Belanghebbende heeft in cassatie een klacht ingediend, waarbij de Staatssecretaris van Financiën heeft geconcludeerd tot vernietiging van de uitspraak van het Hof en tot verwijzing van de zaak. De Hoge Raad heeft de klacht beoordeeld en geconcludeerd dat het Hof de grief van belanghebbende, die stelde dat eerdere boekenonderzoeken door de belastingdienst een vertrouwen hebben gewekt dat zijn aangifte juist was, terecht heeft verworpen. Het Hof oordeelde dat er geen sprake was van een relevant boekenonderzoek dat het vertrouwen van belanghebbende kon rechtvaardigen, aangezien de onderzoeken betrekking hadden op de heffing van inkomstenbelasting en niet op de omzetbelasting.
De Hoge Raad oordeelde dat de klacht van belanghebbende over de toepassing van een volledige controle door de belastingdienst niet tot cassatie kon leiden, omdat deze stelling niet eerder voor het Hof was ingebracht.
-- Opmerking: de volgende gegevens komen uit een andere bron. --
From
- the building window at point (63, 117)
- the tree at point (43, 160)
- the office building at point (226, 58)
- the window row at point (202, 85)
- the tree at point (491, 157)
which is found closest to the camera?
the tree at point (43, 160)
De beoordeling van deze klacht zou een feitelijk onderzoek vereisen, wat in cassatie niet mogelijk is. De Hoge Raad achtte geen termen aanwezig voor een veroordeling in de proceskosten en verwierp het beroep van belanghebbende. Dit arrest is gewezen door de raadsheer A. van der Linde als voorzitter, en de raadsheren J. de Moor en M. van der Putt-Lauwers, in raadkamer op 29 juni 1994.